Text segment ->
===============

[3529] in cryptography@c2.net mail archive
Re: bank consortium to form CA
daemon@ATHENA.MIT.EDU (Robert Hettinga)
Thu Oct 22 15:37:04 1998
In-Reply-To: <199810220004.UAA01349@smb.research.att.com>
Date: Wed, 21 Oct 1998 23:52:55 -0400
To: cryptography@c2.net, dcsb@ai.mit.edu,
Digital Bearer Settlement List <dbs@philodox.com>
From: Robert Hettinga <rah@shipwright.com>
At 8:04 PM -0400 on 10/21/98, Steve Bellovin wrote:
> According to the Wall Street Journal (online WSJ subscribers can see
> http://interactive.wsj.com/articles/SB908925664656288500.htm), eight
> banks -- Bank of America, Citibank, Chase Manhattan, Bankers Trust,
> ABN Amro Bank NV, Barclay's PLC, Deutsche Bank AG, and Hypo Vereinsbank AG
> -- are forming a certificate authority consortium.
I tried to do this, once. It didn't work. ;-).
Seriously. Ask Froomkin and Thayer about it.
Well, okay, not *too* seriously, but you get the idea.
I expect that the above is Yet Another Banking Consortium. Navel gazing is
fun, and all, but not usually lucrative.
I mean, I'm still waiting to see if the FSTC can really, commercially,
deliver a glorified SMTP box which will test the "signature" on the
equivalent of a glorified PGP signed message, decrement a glorified DDA GL
entry, and send out a glorified ACH message on a glorified proprietary
network after that. The only people who've managed to do *that* so far have
had a glorified gun at their head and spend untold glorified samoleans for
the privilege. (Well, okay, but the people sending the check *were* in the
Pentagon, right? Maybe they were all in it for all the, uh, glory? :-))
Oh. Right. And then there's the ABA, who are now shocked, absolutely
shocked, that someone would steal *their* "we're going to be the root CA
for the whole financial system" idea, and not at least give *them* credit
for it. :-). Of course, they're probably going to have to fight Verisign
for actual precedence, but, hey, it's all about who can shout the loudest
at the right Congressman, right?
(Just remember, folks, I was there first... Okay, so nobody else was there
but me when I got there. I try to take solice, especially if the above YABC
succeeds, in the fact that Froomkin says that nobody ever *will* be there.
Yeah, I know. It's not the same river it was when you went in, you can only
get halfway there, how many law professors does it take to dance on the
head of a disputation, etc., but I still believe the guy. We're pals, okay?)
Notice some actual data in this otherwise sparse hypothetical: the cost of
a bank being their *own* CA is brutally low, especially since the patent on
good-enough technology expires on the order of n x 10^2 days, and can be
scrawled on a blackboard (so that even a *programmer* can understand it
:-)) in n x 10^1 seconds. Given that, do you think the First National Bank
of Podunk, much less the National Oligopoly Bank of Megapolis, is going to
trust anyone *else's* assertion about who is or is not one of their *own*
customers? I thought not. And, notice, that all a bank cares about is who
*their* customers are. If they deposit a check that bounces, do they really
care who *wrote* the check? No. Not at all. That's the depositor's problem.

===============

Information provided ->
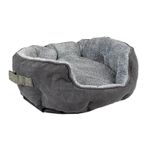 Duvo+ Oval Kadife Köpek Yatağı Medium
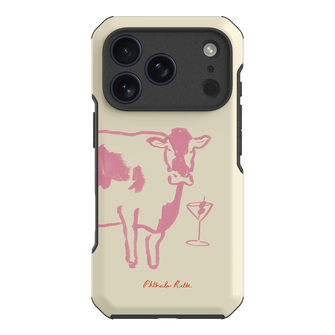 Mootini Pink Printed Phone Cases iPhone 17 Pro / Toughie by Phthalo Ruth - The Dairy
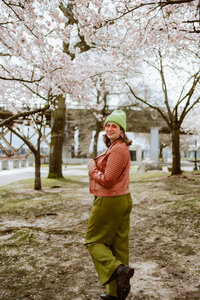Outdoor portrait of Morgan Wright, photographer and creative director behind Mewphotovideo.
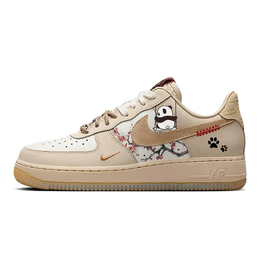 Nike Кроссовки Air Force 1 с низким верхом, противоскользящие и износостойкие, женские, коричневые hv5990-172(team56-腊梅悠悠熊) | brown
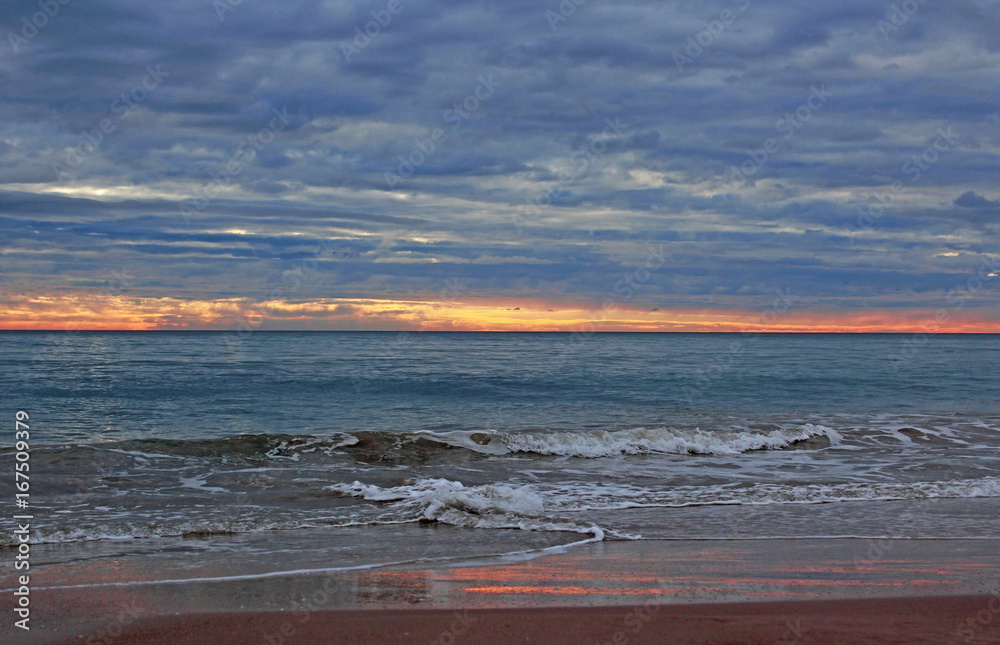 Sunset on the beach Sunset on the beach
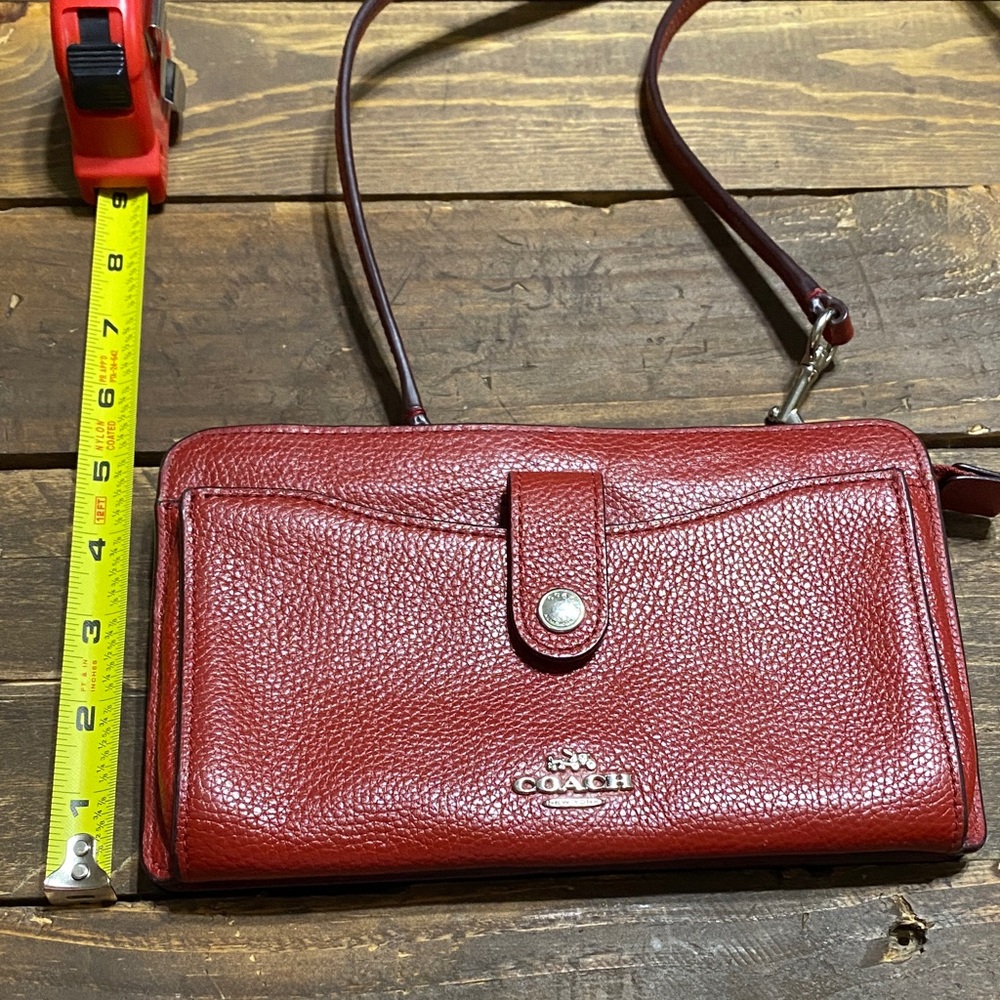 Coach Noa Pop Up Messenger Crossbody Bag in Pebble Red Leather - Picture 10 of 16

===============

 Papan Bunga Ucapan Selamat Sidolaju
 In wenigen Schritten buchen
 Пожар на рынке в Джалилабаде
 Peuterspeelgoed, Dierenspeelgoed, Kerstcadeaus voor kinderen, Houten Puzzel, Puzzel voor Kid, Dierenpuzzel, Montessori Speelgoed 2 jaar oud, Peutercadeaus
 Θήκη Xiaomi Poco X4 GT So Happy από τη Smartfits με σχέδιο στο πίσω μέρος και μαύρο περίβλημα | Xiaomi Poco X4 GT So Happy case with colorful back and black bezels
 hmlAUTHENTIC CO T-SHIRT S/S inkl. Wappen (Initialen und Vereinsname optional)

===============

Questions on the material ->
A - Reproduce part of the mailing-list post word for word, beginning at the words "I tried to do" and stopping after "uh, glory? :-))".
B - Answer these questions using the mailing-list post:
(i) How many banks are forming the certificate authority consortium, according to the quoted report?
(ii) Which company does the post say the ABA will probably have to fight for actual precedence?
(iii) When a deposited check bounces, whose problem does the post say that is?
C - Write what comes next in the mailing-list post, picking up after its final sentence.

Outputs by task ->
A -
I tried to do this, once. It didn't work. ;-).
Seriously. Ask Froomkin and Thayer about it.
Well, okay, not *too* seriously, but you get the idea.
I expect that the above is Yet Another Banking Consortium. Navel gazing is
fun, and all, but not usually lucrative.
I mean, I'm still waiting to see if the FSTC can really, commercially,
deliver a glorified SMTP box which will test the "signature" on the
equivalent of a glorified PGP signed message, decrement a glorified DDA GL
entry, and send out a glorified ACH message on a glorified proprietary
network after that. The only people who've managed to do *that* so far have
had a glorified gun at their head and spend untold glorified samoleans for
the privilege. (Well, okay, but the people sending the check *were* in the
Pentagon, right? Maybe they were all in it for all the, uh, glory? :-))

B -
(i) Eight
(ii) Verisign
(iii) The depositor's

C -
The bank just backs the money out of the account. Plus handling charges, of
course.
RSA, and its attendant technologies, are about to become the cotton gin of
cypherspace. Any blacksmith programmer will be able to bang out a working
"CA" -- one capable of checking the signature on a digital check against a
list of authorized depositors, certainly -- in about an afternoon.
So, even if we just *contemplate* the Absolute and Monopolistic Control of
Grand Universal Name Spaces, financial or otherwise, we have finally met
the enemy, ladies and germs, and he is our own facile imagination.
> According to the
> article, the real thing holding back Internet commerce is the lack
> of identity-based certificates...
Book-entry internet commerce, certainly. Can't send someone to jail for
making the wrong book-entry unless you can physically apprehend them and,
um, send them to jail, right? I mean, that's what the government's for,
right? The error-handling "and then you go to jail" part of every
book-entry transaction protocol, yes?
Too bad we have to wait for n x 10^3 days or so for the patent which solves
*that* particular problem to expire...
> On a brighter note, these certificates
> are supposed to embedded on smart cards.
Right. Like I'm supposed to trust a device with no control over its I/O.
I don't think so, Steven. Obviously, I respect you a whole lot, but,
frankly, until we have actual, physical control over the machines which do
the "signing", I ain't "signin'" nothin'.
(Wait. I *do* have physical, I/O, control over a machine which "signs"
things. It's right here, miraculously, under my very fingertips. How
*'bout* that? Tell ya what, that Moore guy really *was* a genius, wasn't
he? How many price-halving cycles do I get to wait before I get what I, um,
really-really want, a small enough form factor? 2? 3? Cool. I can wait 3
years, even 4.5...)
The (rather elliptical) point is, until some bank takes internet check
deposits over the net, *and* makes money at it, there isn't much call for
signing *anything* (anything that a bank wants, anyway) and sending it to a
bank over the net. Might be real soon, now, but it also might be quite a
while, yet, too. I guess I'm still betting on the former, sans, of course,
the aforementioned Internet Financial Certification Authority. (Hey, look.
IFCA. How *about* that? Is there an *echo* in this room, or what?)
Note, for instance, that MOTO rates on internet credit cards will probably
come down once VISA and MC -- and the vending public, more likely -- figure
out that a.) nobody's sniffed a credit card out from under an SSL session
yet, and b.) gadjillions of dollars of transactions are being executed on
the internet and more are coming, forcing c.) actual competition in
internet merchant accounts, even if the banks have to lie to VISA and MC
(by creating discounts elsewhere in their portfolios, say) to make it
happen.
In other words, "Look Ma, no Signatures."
CardService Internatinal isn't going to be the lonely boy with his finger
in the internet commerce dike for too much longer, not if the spam sneaking
past my mail filters lately is any indication. And, you can bet that *that*
bunch isn't even thinking about using something like SET, much less YABC.
They're just going to take the card number and expiration and get on with
the next SSL session.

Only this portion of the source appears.